The group led by MLU examined a plethora of local studies to determine the strength of this tendency throughout Germany. Several experts submitted data from almost 7,700 plots where plant populations were measured multiple times between 1927 and 2020.

These investigations, a few of which have not before been published, cover a broad range of habitats and include data on approximately 1,800 plant species. This contains around half of all vascular plant species found in Germany.

Such time series can provide very valuable information. It is highly unlikely that plants disappear or reappear unnoticed in such plots.

Dr. Ute Jandt, Martin Luther University Halle-Wittenberg

This is due to the fact that very precise botanical censuses can be carried out in plots that are often only 10 or 20 square meters in size.

Data analysis reveals a negative trend in abundance for 1,011 of the species analyzed and a positive trend for 719. In other words, throughout the previous century, there have been 41% more losers than winners.

Even more surprising is that the losses were distributed much more evenly.

Helge Bruelheide, Professor and Ecologist, Martin Luther University Halle-Wittenberg

The team utilized the Gini coefficient, which is frequently used to analyze income and property distribution, to determine this. The index, for instance, reveals that the great majority of the poor are getting poorer while only a small percentage of rich people are getting richer.

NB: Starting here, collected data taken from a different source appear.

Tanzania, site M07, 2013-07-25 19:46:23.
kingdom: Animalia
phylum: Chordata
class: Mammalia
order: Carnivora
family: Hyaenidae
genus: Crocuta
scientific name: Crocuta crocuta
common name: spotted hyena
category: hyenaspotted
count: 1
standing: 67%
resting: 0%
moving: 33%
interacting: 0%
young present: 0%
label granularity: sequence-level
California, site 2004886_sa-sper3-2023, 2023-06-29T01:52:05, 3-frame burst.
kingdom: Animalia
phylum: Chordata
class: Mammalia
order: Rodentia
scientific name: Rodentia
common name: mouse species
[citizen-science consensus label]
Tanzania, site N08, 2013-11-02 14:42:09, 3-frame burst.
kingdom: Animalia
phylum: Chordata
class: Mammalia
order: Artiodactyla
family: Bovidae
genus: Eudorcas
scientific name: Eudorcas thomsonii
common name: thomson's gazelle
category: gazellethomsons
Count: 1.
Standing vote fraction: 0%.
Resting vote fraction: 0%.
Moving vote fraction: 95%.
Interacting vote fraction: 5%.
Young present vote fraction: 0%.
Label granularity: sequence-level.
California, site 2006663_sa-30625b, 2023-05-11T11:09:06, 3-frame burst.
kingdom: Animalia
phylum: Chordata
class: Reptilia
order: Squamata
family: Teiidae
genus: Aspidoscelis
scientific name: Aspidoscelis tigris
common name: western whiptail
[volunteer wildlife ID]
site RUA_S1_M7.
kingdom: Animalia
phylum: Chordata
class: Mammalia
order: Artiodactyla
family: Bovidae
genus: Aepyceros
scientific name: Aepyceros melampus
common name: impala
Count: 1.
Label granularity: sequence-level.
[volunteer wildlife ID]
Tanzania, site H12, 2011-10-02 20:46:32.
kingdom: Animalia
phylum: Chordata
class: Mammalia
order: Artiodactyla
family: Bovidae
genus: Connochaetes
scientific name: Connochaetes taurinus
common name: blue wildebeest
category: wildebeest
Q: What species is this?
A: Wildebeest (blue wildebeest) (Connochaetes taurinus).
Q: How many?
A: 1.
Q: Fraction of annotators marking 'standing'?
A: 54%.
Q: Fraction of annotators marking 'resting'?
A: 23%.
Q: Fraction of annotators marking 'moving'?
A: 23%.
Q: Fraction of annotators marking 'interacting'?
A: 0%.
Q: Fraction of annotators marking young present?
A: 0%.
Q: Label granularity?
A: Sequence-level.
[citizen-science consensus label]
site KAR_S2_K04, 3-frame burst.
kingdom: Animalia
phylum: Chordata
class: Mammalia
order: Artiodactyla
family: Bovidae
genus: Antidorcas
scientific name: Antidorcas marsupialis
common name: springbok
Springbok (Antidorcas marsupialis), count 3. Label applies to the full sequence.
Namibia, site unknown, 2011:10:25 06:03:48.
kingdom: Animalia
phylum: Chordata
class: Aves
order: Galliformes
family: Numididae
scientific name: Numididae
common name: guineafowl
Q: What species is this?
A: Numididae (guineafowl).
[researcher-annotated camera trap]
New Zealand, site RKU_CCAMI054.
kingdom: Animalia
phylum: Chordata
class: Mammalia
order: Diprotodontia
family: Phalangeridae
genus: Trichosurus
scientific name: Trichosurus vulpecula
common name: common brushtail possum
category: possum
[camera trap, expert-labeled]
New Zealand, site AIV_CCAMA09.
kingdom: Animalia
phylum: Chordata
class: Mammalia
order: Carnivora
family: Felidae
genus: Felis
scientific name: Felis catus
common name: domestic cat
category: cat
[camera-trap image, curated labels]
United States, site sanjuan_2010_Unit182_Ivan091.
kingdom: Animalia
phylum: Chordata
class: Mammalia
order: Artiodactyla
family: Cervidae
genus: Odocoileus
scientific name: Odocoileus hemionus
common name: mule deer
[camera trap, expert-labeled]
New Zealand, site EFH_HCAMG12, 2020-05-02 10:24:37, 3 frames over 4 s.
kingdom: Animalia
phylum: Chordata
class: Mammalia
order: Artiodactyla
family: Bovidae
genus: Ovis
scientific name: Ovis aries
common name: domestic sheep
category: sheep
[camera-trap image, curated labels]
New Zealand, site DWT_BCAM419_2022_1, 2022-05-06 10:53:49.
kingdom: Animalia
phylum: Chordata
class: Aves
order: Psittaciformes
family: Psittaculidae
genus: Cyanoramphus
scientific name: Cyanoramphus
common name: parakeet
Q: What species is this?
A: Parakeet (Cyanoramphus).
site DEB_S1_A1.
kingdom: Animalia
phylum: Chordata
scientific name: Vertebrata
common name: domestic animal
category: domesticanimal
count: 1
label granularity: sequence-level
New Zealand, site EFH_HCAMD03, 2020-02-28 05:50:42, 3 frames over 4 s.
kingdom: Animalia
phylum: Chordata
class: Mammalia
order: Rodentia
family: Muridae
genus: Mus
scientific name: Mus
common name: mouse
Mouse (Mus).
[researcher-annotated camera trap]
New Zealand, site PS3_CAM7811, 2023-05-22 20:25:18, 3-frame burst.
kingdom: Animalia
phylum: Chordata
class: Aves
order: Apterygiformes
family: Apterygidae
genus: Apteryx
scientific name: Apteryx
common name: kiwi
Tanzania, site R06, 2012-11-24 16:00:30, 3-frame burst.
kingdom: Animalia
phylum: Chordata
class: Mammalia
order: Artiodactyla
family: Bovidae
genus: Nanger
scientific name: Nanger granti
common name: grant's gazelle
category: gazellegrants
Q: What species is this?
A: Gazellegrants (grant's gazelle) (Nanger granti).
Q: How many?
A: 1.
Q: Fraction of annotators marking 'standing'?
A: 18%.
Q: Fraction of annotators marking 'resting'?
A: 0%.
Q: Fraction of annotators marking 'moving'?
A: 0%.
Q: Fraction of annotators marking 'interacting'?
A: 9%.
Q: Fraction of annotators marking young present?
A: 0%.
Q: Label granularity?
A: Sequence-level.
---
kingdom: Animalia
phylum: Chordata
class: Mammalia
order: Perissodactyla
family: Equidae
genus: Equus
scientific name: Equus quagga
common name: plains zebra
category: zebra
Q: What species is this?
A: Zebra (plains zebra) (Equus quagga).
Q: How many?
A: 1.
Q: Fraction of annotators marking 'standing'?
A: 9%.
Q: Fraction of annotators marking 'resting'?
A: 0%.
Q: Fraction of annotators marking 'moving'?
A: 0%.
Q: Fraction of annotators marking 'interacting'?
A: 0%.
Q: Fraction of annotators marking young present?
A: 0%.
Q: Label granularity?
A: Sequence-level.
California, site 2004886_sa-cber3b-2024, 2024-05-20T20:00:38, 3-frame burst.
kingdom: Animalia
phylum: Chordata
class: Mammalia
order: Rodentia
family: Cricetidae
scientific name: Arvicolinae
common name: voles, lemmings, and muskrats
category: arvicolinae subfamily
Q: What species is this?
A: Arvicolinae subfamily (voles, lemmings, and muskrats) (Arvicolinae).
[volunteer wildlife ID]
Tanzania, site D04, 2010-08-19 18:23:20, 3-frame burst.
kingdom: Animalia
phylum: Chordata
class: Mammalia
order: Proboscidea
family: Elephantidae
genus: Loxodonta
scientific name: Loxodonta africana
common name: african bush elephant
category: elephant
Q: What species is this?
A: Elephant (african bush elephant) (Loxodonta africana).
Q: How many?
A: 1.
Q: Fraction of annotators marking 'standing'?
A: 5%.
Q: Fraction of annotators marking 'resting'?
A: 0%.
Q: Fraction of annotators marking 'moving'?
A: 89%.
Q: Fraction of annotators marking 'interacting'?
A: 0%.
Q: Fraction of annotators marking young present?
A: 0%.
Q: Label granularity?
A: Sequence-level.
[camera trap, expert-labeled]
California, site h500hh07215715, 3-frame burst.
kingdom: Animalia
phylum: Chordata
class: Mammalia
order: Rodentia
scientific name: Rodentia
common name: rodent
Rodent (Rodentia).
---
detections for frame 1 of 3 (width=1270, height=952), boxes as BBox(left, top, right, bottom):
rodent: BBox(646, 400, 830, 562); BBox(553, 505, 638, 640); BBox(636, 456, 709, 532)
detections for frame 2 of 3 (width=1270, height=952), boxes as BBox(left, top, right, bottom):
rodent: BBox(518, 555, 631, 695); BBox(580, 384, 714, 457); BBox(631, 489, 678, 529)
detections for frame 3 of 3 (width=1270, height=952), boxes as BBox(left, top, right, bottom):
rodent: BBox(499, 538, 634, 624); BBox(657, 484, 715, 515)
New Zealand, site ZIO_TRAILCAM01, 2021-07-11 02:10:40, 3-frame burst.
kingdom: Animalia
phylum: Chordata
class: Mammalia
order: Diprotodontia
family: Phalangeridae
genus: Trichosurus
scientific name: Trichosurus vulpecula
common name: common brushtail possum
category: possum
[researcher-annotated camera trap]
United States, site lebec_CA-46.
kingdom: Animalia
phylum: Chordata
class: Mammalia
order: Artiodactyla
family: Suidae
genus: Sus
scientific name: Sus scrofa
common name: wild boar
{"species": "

A very similar pattern is being observed in the German plant world. Although gains are centered among fewer winners, losses are more equally distributed between the numerous losers.

The second group includes, for example, the black cherry and the northern red oak, which originated in North America but have recently spread to several German forests.

The frost-sensitive European holly has also gained traction due to climate change. On the other hand, the vast majority of losers are agricultural weeds like cornflower, meadow species like small scabious, and wetland specialists.

According to the analysis, the greatest disparity in gains and losses happened between the late 1960s and the early twenty-first century.

Bruelheide adds, “This phase started with the strong intensification of land use. Since then, however, there have been successful nature conservation measures that have weakened the still ongoing negative trend to a certain degree.”

Nobody knows if this also pertains to other parts of the world. As a result, the group argues for gathering and analyzing similar datasets from around the globe. This unequal distribution of gains and losses can be seen as an early warning indicator of biodiversity changes that would eventually lead to species extinction.

The new analysis is the result of the iDiv-coordinated project “sMon - Biodiversity Trends in Germany.” Data on the growth of biodiversity in Germany are being compiled and analyzed as part of this initiative. To that purpose, researchers are collaborating with public institutions and conservationists.

Journal Reference:

Jandt, U., et al. (2022) More losses than gains during one century of plant biodiversity change in Germany. Nature. doi.org/10.1038/s41586-022-05320-w.